_Document segment_
****************

F32 - Concise floating point code for the Propeller

lonesock · 2010-11-20 08:04

Hi, All.

I just uploaded F32 to the OBEX (http://obex.parallax.com/objects/689/). It is basically a rewrite of Float32Full, faster and fitting into a single cog. The Spin calling functions are identical, so it should make a convenient drop-in replacement.

Please try it out if you have any code that uses Float32 or Float32Full currently, and let me know if you have any problems, or feature requests.

thanks,
Jonathan

RossH · 2010-11-20 15:09

Faster AND smaller?

Very impressive!

Ross.

Sapieha · 2010-11-20 15:35

Hi lonesock.

NICE Work

lonesock wrote: »

Hi, All.

I just uploaded F32 to the OBEX (http://obex.parallax.com/objects/689/). It is basically a rewrite of Float32Full, faster and fitting into a single cog. The Spin calling functions are identical, so it should make a convenient drop-in replacement.

Please try it out if you have any code that uses Float32 or Float32Full currently, and let me know if you have any problems, or feature requests.

thanks,
Jonathan

Humanoido · 2010-11-21 03:14

lonesock wrote: »

****************

_Provided records_
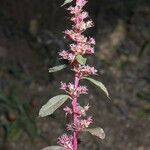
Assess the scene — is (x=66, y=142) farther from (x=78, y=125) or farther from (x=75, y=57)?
(x=75, y=57)

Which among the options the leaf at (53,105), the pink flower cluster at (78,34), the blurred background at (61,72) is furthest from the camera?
the blurred background at (61,72)

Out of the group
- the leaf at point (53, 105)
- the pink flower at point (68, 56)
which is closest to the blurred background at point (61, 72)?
the leaf at point (53, 105)

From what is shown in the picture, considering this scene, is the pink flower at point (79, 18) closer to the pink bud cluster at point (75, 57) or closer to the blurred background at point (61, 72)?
the pink bud cluster at point (75, 57)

****************

_Work to do_
1. Translate this sentence from the F32 thread into Spanish: "It is basically a rewrite of Float32Full, faster and fitting into a single cog."
2. Answer these questions about the F32 thread:
(a) Where did lonesock upload F32?
(b) What two words did RossH use in response, after "Faster AND smaller?"
(c) Which poster's entry is dated 2010-11-21 03:14?
3. Reproduce the F32 thread from "lonesock · 2010-11-20" to "Faster AND smaller?", swapping in "Float32A" wherever "Float32Full" appears.
The items play no part in what comes next.

_Solutions for each task_
1. Es básicamente una reescritura de Float32Full, más rápida y que cabe en un solo cog.

2.
(a) To the OBEX.
(b) "Very impressive!"
(c) Humanoido.

3.
lonesock · 2010-11-20 08:04

Hi, All.

I just uploaded F32 to the OBEX (http://obex.parallax.com/objects/689/). It is basically a rewrite of Float32A, faster and fitting into a single cog. The Spin calling functions are identical, so it should make a convenient drop-in replacement.

Please try it out if you have any code that uses Float32 or Float32A currently, and let me know if you have any problems, or feature requests.

thanks,
Jonathan

RossH · 2010-11-20 15:09

Faster AND smaller?